Scripts are essential for a model to become a working database. Vertabelo can generate SQL scripts for a wide variety of databases: PostgreSQL, IBM DB2, Oracle Database, Microsoft SQL Server, MySQL, HSQLDB, SQLite, Amazon Redshift, BigQuery, and Snowflake. For some of these databases, you can also choose a particular version; for example, for MS SQL Server you can choose from version 2012 to 2019.(Support for new versions will be added as they are released.) The target database is set as one of the physical diagram properties.
Vertabelo’s model properties let you specify the target database for generating scripts.
Having defined your ERD’s target database, you will be able to generate SQL scripts specially crafted for that database. You can choose to create scripts for dropping or creating objects and determine the types of objects the script will include: tables, views, sequences, references, and procedures.
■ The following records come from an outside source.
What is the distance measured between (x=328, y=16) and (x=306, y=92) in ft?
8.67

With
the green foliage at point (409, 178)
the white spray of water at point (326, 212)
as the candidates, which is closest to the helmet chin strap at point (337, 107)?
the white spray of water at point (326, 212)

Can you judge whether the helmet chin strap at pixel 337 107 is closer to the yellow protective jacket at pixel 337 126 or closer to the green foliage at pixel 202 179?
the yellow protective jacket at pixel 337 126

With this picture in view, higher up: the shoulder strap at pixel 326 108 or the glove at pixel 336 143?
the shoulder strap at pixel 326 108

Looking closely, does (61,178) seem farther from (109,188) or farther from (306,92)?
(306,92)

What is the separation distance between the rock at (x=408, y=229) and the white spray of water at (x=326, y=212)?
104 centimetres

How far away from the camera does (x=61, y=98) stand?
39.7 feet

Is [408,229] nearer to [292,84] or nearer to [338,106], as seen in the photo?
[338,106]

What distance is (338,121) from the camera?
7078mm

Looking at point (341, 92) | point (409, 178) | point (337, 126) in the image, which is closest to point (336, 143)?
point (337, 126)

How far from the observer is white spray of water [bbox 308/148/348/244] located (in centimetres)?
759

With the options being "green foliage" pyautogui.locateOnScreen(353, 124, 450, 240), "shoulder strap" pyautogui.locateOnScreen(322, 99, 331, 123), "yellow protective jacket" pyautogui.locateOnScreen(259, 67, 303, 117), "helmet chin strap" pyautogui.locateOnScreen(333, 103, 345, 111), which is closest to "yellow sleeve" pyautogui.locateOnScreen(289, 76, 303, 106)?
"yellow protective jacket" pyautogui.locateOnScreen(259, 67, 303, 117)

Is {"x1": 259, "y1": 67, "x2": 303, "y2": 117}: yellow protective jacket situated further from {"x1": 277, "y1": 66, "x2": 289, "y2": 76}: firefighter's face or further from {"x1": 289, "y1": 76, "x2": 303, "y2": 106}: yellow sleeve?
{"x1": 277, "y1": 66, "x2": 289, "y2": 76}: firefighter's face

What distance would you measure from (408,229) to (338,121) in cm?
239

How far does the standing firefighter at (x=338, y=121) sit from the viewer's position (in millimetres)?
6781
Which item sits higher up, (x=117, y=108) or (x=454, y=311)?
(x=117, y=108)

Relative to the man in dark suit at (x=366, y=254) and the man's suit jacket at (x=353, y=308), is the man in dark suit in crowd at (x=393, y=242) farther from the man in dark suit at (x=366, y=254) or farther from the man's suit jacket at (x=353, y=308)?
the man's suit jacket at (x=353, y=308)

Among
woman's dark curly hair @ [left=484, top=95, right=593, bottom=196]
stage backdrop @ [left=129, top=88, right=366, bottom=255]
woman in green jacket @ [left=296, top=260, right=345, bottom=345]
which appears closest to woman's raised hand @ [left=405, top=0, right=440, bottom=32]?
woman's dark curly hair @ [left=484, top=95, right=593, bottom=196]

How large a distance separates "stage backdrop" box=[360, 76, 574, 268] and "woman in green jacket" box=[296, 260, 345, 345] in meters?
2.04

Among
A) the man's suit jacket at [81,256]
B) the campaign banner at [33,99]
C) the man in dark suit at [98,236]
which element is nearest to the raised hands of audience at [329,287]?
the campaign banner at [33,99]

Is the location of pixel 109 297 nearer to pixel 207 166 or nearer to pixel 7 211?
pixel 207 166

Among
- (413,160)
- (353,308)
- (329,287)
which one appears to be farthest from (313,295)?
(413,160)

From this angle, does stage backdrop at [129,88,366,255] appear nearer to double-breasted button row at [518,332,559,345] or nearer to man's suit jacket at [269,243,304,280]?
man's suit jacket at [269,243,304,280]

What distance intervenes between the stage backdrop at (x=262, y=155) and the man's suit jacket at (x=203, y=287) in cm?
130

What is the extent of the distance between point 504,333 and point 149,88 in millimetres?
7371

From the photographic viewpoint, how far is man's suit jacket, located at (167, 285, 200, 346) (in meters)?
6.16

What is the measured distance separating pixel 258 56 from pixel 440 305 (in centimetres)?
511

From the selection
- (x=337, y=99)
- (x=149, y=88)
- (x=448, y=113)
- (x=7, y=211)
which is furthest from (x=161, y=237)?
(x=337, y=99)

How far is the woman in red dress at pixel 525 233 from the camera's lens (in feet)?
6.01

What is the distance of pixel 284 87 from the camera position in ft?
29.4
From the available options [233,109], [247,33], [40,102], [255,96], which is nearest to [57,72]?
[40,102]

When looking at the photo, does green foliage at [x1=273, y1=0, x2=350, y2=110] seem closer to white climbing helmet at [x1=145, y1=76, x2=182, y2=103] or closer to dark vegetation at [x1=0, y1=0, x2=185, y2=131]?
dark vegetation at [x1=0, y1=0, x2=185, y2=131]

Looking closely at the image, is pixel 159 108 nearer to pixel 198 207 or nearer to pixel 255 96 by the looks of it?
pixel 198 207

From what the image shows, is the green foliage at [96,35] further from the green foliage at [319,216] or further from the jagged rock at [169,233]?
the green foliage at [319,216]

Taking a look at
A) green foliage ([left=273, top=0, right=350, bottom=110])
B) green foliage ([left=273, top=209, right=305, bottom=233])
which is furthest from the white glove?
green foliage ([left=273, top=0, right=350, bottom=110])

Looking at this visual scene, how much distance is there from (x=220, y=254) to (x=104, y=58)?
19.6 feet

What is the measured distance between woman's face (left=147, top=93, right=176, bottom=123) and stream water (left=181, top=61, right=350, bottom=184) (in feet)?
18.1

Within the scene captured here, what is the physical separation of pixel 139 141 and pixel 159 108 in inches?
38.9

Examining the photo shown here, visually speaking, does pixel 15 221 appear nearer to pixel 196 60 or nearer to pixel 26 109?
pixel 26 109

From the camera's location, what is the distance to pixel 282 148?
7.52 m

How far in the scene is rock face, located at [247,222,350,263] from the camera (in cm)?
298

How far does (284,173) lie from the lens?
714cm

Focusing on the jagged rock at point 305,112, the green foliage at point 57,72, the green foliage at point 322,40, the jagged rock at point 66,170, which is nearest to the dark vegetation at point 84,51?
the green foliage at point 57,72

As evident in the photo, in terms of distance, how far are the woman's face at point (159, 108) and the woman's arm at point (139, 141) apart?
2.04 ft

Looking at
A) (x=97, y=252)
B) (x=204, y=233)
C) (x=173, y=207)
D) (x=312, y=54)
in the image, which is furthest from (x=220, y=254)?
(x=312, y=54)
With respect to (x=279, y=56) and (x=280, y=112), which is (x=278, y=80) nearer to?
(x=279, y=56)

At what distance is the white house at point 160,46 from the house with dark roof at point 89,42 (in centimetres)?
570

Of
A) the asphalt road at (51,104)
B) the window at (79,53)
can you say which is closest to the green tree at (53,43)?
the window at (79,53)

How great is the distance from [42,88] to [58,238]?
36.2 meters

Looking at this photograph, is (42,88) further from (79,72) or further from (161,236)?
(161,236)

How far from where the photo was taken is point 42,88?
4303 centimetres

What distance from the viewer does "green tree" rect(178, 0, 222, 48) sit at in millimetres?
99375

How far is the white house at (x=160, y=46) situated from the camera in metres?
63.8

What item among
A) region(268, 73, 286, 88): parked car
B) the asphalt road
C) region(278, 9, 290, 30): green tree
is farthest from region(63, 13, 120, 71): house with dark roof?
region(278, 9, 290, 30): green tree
You also have the option to create scripts for the entire diagram or only for selected objects.
Automatic documentation generation gives you the possibility to create PDF, HTML, or DOCX (MS Word) documents with all the details of the model’s objects. The generated documentation is ready to deliver to your client; it includes a cover page and a table of contents with hyperlinks that allow them to navigate the document and easily find the details for each object.
Automatically-generated documentation saves you hours.
The documentation details include a sheet with the main properties of the model, followed by several sheets with the detailed properties of each object: tables, views, sequences, references, and procedures. Read this article on how to generate documentation in Vertabelo to learn more.
Share an ERD and Improve Your Relationship with Your Client
In your role as a data model designer, you’ll have to share the results of your work with clients or colleagues. If you don’t have that obligation, giving your clients visibility into your work is still a good way to bring transparency to your relationship. Even if they don’t know anything about ER diagrams, they will appreciate your willingness to share your progress. With how easy Vertabelo makes model sharing, it would be a shame to miss this opportunity to increase your client’s satisfaction.